The problem —
Please output exactly the run of lines that starts at the line with "Does the placement" and ends at the last line of the records below.

Records supplied —
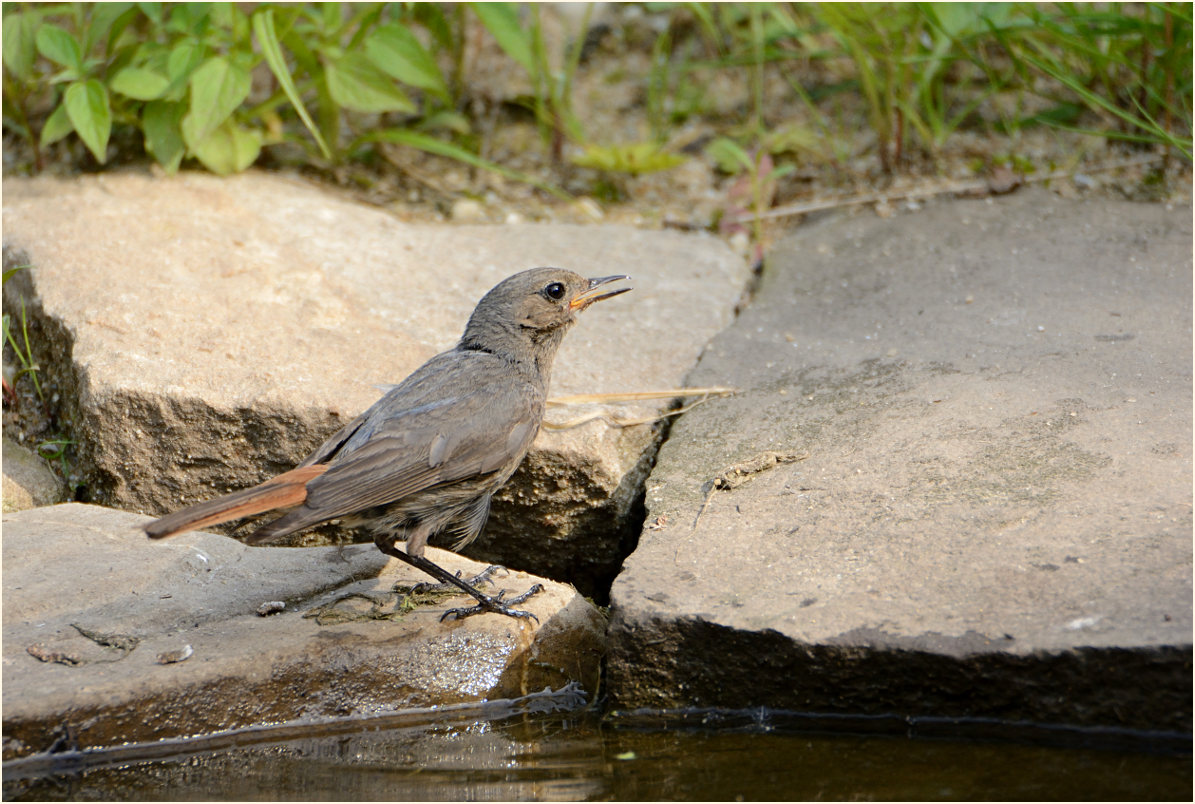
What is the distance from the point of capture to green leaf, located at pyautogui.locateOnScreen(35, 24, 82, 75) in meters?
4.82

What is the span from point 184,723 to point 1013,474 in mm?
2415

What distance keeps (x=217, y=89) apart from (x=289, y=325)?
50.2 inches

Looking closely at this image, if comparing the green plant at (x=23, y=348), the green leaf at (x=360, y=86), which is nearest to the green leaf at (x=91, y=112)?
the green plant at (x=23, y=348)

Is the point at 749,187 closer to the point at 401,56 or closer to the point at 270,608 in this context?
the point at 401,56

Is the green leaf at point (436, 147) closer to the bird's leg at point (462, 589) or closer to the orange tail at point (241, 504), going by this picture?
the bird's leg at point (462, 589)

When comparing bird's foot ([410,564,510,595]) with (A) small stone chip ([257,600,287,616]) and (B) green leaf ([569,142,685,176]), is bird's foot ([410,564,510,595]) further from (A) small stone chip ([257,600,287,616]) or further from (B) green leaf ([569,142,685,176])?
(B) green leaf ([569,142,685,176])

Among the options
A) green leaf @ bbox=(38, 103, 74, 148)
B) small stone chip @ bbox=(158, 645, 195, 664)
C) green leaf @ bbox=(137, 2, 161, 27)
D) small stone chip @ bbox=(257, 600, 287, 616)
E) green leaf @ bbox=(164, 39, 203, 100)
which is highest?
green leaf @ bbox=(137, 2, 161, 27)

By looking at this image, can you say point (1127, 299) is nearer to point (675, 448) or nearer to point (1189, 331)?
point (1189, 331)

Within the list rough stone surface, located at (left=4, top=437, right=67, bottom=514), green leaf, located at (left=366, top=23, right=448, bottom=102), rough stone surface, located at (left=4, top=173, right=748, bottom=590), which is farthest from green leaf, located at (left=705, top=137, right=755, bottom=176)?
rough stone surface, located at (left=4, top=437, right=67, bottom=514)

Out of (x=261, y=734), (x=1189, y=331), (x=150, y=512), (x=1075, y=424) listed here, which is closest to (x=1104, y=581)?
(x=1075, y=424)

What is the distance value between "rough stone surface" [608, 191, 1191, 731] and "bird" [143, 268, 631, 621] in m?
0.53

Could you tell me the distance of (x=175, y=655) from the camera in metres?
2.99

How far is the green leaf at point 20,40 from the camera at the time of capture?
4.90 m

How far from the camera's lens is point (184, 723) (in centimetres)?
289
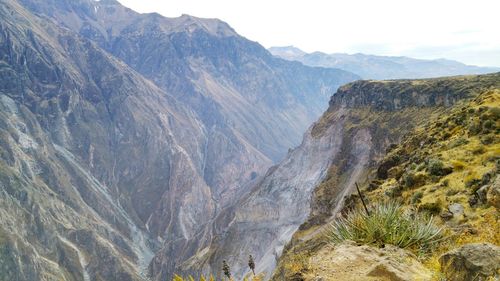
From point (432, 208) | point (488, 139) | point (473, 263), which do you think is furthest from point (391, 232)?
point (488, 139)

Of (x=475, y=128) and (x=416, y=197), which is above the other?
(x=475, y=128)

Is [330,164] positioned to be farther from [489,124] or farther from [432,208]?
[432,208]

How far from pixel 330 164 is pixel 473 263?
97022 millimetres

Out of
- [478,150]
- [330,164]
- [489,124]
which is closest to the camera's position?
[478,150]

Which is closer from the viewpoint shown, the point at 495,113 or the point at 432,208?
the point at 432,208

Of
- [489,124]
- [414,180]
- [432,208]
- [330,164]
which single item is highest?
[489,124]

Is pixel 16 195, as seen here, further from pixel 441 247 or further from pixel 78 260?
pixel 441 247

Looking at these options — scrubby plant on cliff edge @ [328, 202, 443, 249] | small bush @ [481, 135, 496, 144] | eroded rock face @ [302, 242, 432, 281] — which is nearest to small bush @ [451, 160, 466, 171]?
small bush @ [481, 135, 496, 144]

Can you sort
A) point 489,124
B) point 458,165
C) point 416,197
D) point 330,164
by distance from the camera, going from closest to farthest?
point 416,197 < point 458,165 < point 489,124 < point 330,164

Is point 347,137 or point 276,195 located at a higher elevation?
point 347,137

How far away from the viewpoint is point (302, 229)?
236ft

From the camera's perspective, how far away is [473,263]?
7.51m

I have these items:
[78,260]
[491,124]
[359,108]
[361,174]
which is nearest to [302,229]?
[361,174]

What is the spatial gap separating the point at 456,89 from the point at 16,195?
170 m
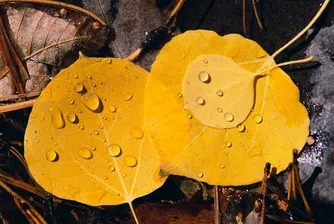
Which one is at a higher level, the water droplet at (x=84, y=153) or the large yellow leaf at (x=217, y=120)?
the large yellow leaf at (x=217, y=120)

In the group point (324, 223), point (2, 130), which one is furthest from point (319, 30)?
point (2, 130)

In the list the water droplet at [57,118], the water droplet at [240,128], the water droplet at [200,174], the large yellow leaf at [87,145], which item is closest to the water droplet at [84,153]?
the large yellow leaf at [87,145]

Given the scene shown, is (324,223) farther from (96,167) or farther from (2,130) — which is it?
(2,130)

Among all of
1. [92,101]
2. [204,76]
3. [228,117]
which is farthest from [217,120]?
[92,101]

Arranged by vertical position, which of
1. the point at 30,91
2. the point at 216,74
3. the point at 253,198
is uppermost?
the point at 216,74

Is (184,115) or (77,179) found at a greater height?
(184,115)

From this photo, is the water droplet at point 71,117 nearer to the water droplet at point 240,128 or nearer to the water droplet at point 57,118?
the water droplet at point 57,118
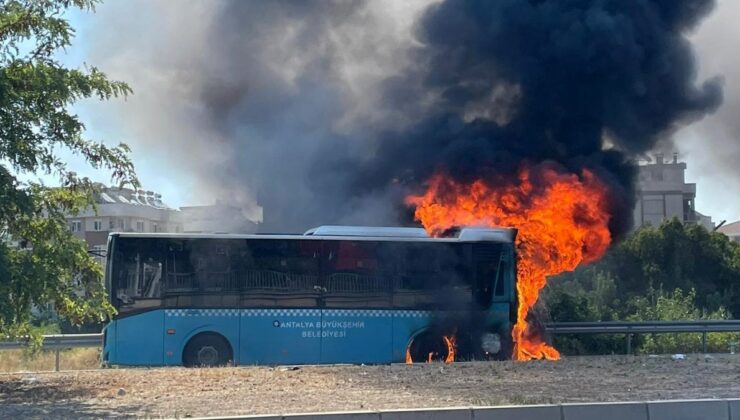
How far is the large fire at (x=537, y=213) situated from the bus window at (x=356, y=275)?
7.38 feet

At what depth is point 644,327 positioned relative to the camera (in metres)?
18.8

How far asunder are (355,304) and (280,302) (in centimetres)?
150

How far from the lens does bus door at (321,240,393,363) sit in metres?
16.3

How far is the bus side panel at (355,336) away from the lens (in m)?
16.3

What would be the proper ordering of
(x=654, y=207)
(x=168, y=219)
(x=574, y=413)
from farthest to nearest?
(x=654, y=207), (x=168, y=219), (x=574, y=413)

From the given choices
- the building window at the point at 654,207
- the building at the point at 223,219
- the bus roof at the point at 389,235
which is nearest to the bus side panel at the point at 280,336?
the bus roof at the point at 389,235

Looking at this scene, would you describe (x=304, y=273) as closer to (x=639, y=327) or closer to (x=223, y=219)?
(x=639, y=327)

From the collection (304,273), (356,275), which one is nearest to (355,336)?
(356,275)

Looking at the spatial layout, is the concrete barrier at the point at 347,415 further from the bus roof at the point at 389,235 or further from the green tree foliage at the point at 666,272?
the green tree foliage at the point at 666,272

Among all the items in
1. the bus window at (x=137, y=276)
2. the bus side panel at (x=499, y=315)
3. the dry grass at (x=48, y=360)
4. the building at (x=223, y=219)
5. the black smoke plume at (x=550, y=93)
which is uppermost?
the black smoke plume at (x=550, y=93)

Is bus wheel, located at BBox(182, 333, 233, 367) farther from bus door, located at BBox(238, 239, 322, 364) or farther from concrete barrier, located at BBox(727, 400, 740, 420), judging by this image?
concrete barrier, located at BBox(727, 400, 740, 420)

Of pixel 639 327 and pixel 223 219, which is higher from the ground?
pixel 223 219

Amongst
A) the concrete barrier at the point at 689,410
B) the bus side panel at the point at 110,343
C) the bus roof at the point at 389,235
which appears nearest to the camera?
the concrete barrier at the point at 689,410

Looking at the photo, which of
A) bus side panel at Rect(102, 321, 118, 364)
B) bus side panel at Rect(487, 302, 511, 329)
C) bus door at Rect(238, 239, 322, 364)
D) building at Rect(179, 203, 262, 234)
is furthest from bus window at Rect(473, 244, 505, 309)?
building at Rect(179, 203, 262, 234)
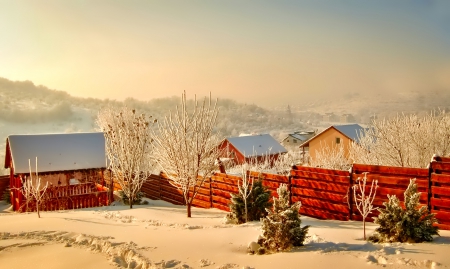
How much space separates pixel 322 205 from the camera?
9.09m

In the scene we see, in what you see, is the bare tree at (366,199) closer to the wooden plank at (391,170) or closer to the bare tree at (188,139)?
the wooden plank at (391,170)

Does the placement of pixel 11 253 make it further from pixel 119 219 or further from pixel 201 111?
pixel 201 111

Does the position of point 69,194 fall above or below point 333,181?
below

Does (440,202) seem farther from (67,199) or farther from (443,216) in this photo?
(67,199)

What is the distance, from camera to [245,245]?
6.22 meters

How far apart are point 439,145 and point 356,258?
42.9ft

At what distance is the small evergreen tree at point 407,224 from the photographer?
18.6 ft

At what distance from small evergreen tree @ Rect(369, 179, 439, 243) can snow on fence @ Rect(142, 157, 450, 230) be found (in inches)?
55.0

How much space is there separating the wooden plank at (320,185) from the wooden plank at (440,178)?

Task result —
Does the placement of pixel 11 253 make it further from pixel 119 219 or further from pixel 201 111?
pixel 201 111

Does the position of point 69,194 fall above or below point 333,181?
below

Does (440,202) seem farther from (67,199) or farther from (443,216) in this photo?
(67,199)

What is the distance, from camera to [245,245]?
6.22 meters

How far apart are point 439,145 and point 356,258?
42.9ft

At what distance is the small evergreen tree at point 407,224 from the photographer?
18.6 ft

At what distance from small evergreen tree @ Rect(369, 179, 439, 243) can snow on fence @ Rect(142, 157, 450, 230) be found (in inches)?
55.0

How much space is there separating the wooden plank at (320,185) from the wooden plank at (440,178)?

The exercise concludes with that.